*What this task involves*. Reproduce the lines word for word, starting with the line containing "In this photograph, is" and continuing through the last of the lines.
• • • • •
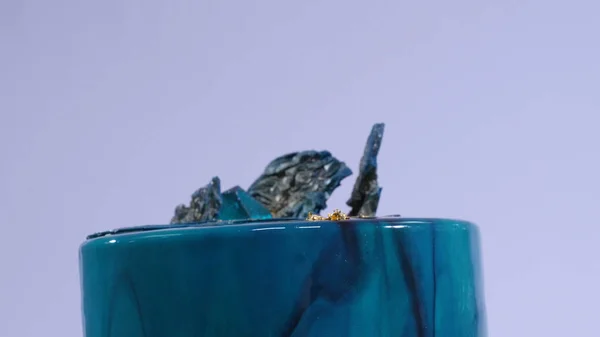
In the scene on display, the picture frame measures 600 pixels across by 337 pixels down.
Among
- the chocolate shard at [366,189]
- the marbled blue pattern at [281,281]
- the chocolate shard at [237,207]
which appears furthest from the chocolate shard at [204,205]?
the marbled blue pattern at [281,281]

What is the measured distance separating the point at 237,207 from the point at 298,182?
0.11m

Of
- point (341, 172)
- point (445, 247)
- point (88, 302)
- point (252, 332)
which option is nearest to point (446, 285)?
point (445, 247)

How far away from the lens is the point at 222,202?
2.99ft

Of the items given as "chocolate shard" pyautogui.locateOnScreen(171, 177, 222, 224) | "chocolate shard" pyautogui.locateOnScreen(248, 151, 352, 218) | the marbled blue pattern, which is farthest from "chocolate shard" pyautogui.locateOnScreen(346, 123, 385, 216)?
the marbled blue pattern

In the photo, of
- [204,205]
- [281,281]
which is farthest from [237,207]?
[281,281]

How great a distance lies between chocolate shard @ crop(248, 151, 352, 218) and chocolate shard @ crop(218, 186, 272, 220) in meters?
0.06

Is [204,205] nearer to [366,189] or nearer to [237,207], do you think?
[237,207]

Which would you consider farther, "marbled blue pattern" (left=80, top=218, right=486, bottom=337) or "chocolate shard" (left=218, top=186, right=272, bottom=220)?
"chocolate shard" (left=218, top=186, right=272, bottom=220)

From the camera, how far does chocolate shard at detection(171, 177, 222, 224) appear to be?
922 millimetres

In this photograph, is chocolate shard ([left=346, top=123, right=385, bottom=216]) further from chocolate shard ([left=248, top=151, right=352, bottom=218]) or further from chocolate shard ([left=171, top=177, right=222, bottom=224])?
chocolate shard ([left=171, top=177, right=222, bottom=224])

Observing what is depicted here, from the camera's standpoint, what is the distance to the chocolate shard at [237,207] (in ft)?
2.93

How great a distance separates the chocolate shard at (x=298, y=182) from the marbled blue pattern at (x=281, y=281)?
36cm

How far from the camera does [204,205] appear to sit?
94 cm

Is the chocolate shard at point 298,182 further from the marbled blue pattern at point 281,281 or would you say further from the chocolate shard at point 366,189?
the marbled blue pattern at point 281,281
• • • • •
*Completed exercise*.
In this photograph, is chocolate shard ([left=346, top=123, right=385, bottom=216]) further from chocolate shard ([left=248, top=151, right=352, bottom=218]) or further from chocolate shard ([left=171, top=177, right=222, bottom=224])?
chocolate shard ([left=171, top=177, right=222, bottom=224])

Observing what is depicted here, from the camera's standpoint, what is the distance to the chocolate shard at [237,207] (in ft)?
2.93

How great a distance separates the chocolate shard at (x=298, y=182) from the marbled blue pattern at (x=281, y=281)?
36cm

How far from the camera does [204,205] appear to sit?
94 cm

Is the chocolate shard at point 298,182 further from the marbled blue pattern at point 281,281 or would you say further from the chocolate shard at point 366,189?
the marbled blue pattern at point 281,281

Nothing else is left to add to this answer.